- GOAL OF THE EXERCISE
Edit the rows from the first one through the row that contains "Manfinity Hypemode Men", replacing "Jogger" with "Hoodie" and keeping everything else unchanged. Leave the pictures out of your answer.

- Captioned web images
━━━━━━

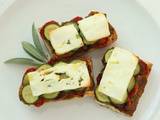 Tartines gratinées aux courgettes et tomates
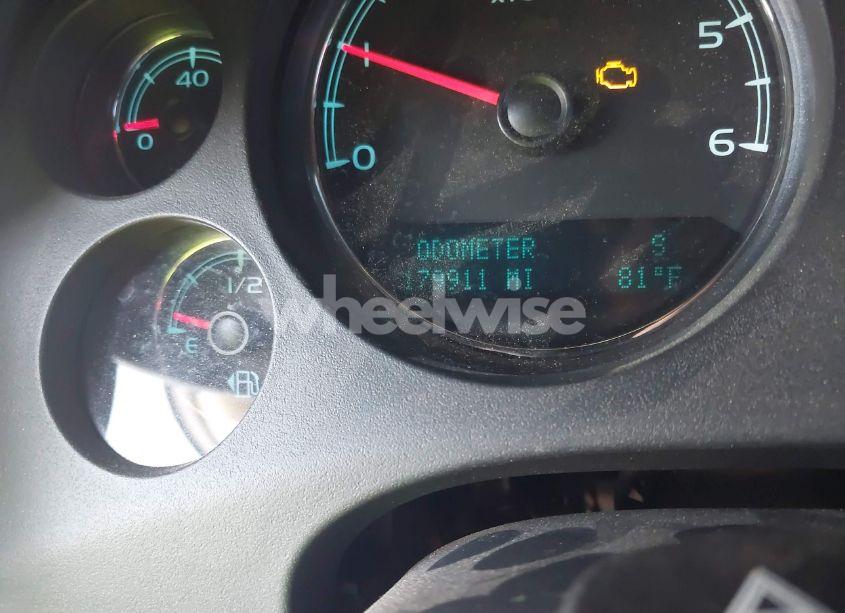 Photo 16 of 2012 Chevrolet Tahoe LS (VIN 1GNSKAE03CR161838)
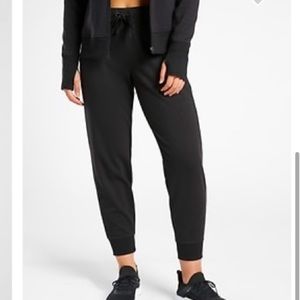 Athleta Triumph Jogger
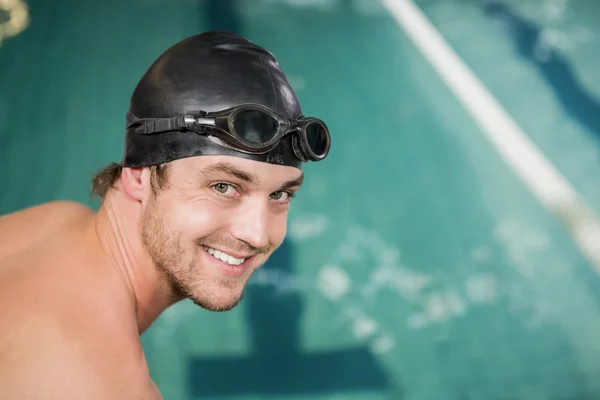 Nageur sur le point de plonger dans la piscine — Photo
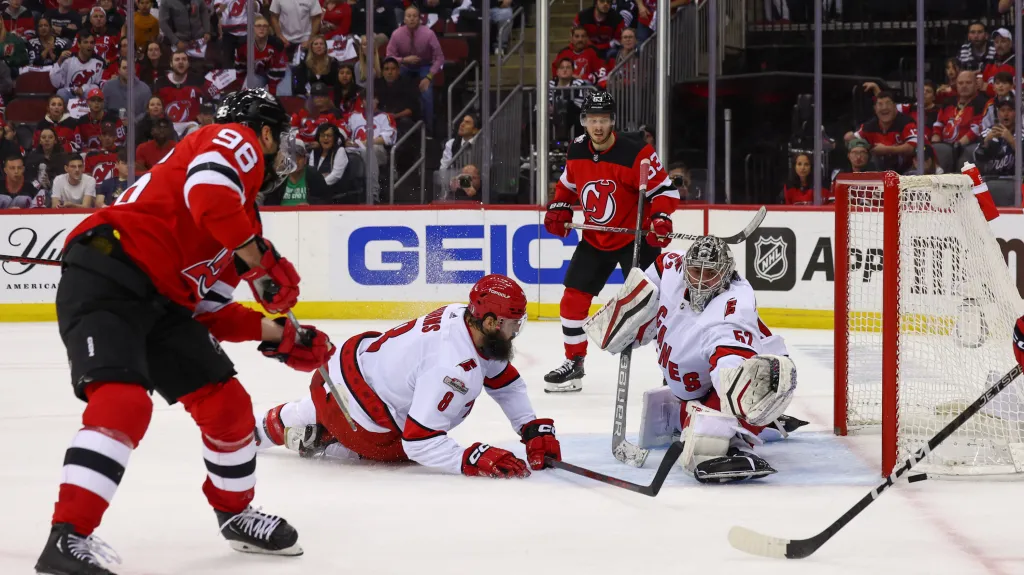 Utkání New Jersey Devils – Carolina Hurricanes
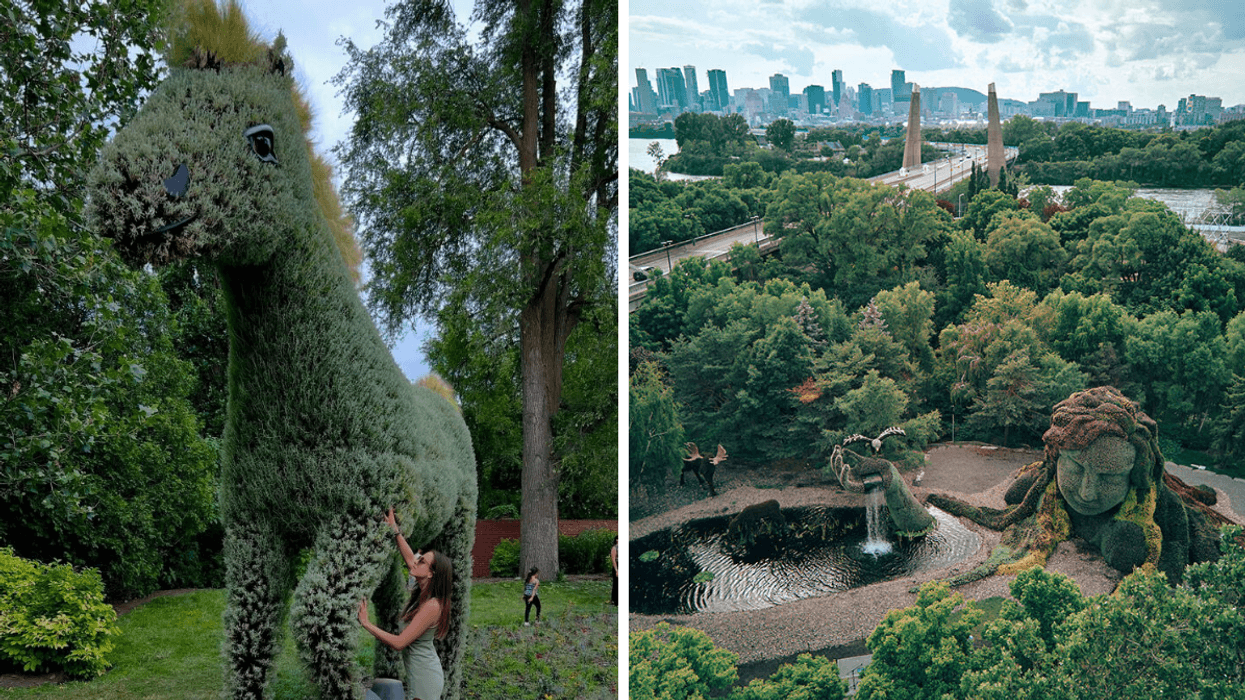 Une personnes près d'une sculpture de verdure en forme de cheval. Droite : La Terre Mère aux Jardins des Floralies du parc Jean-Drapeau.
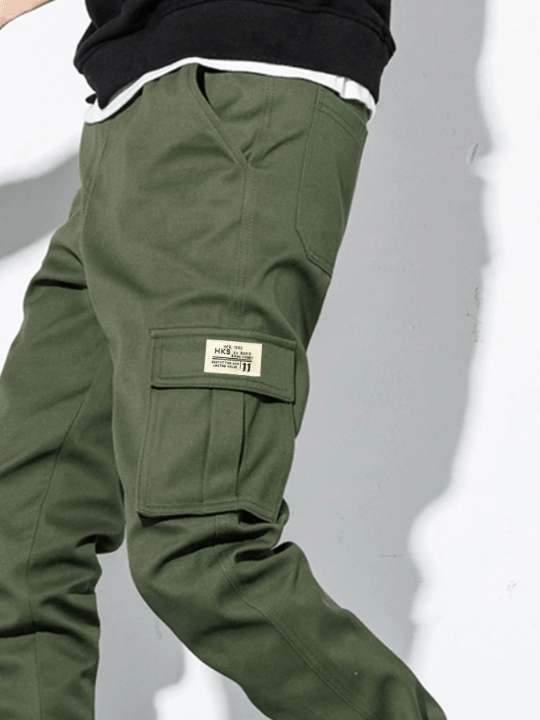 Manfinity Hypemode Men Letter Patched Flap Pocket Cargo Pants - Lolli World Marketplace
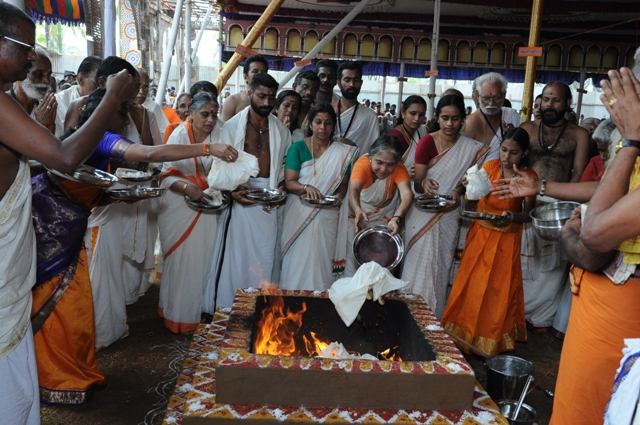 offering of poornaahuti at the conclusion of vishnu-sahasranaama yajna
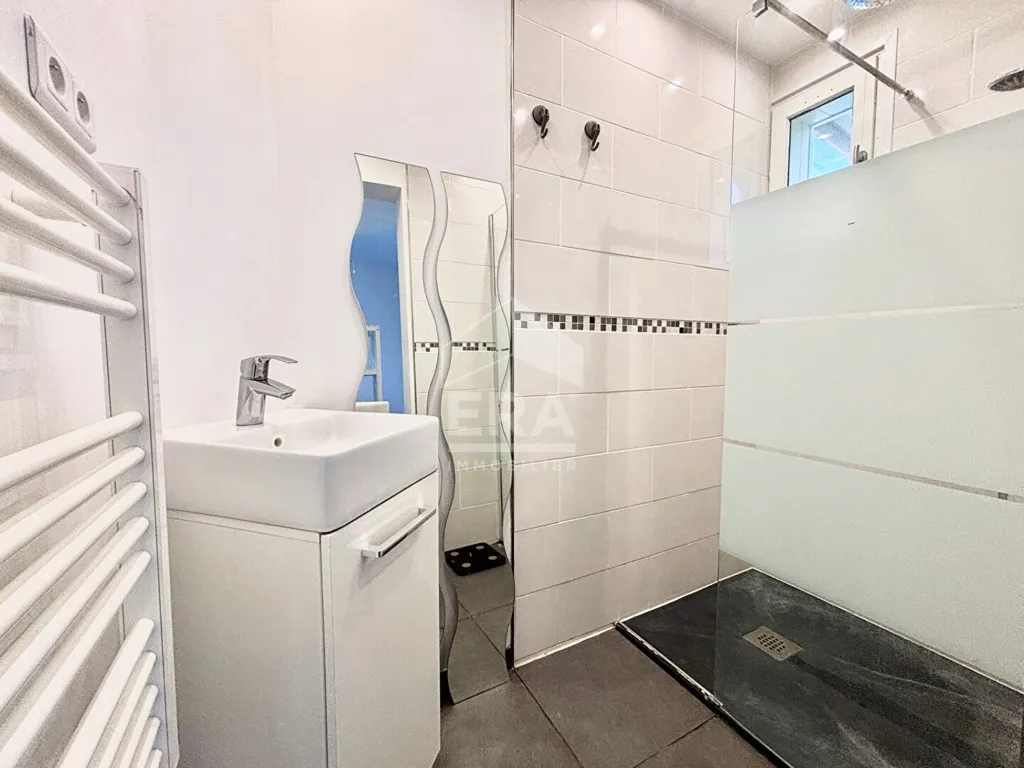 Salles de bain - Maison Rénovée avec Isolation Extérieure à Lardy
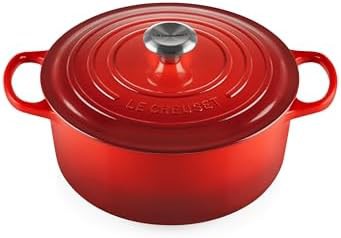 Cerise red round cast iron dutch oven 5.5 qt
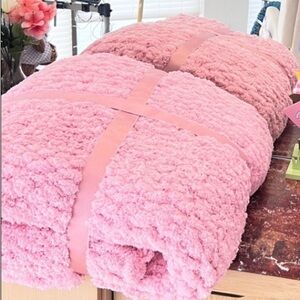 Super soft Pink Chenille blanket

━━━━━━

- COMPLETED TASK
 Tartines gratinées aux courgettes et tomates
 Photo 16 of 2012 Chevrolet Tahoe LS (VIN 1GNSKAE03CR161838)
 Athleta Triumph Hoodie
 Nageur sur le point de plonger dans la piscine — Photo
 Utkání New Jersey Devils – Carolina Hurricanes
 Une personnes près d'une sculpture de verdure en forme de cheval. Droite : La Terre Mère aux Jardins des Floralies du parc Jean-Drapeau.
 Manfinity Hypemode Men Letter Patched Flap Pocket Cargo Pants - Lolli World Marketplace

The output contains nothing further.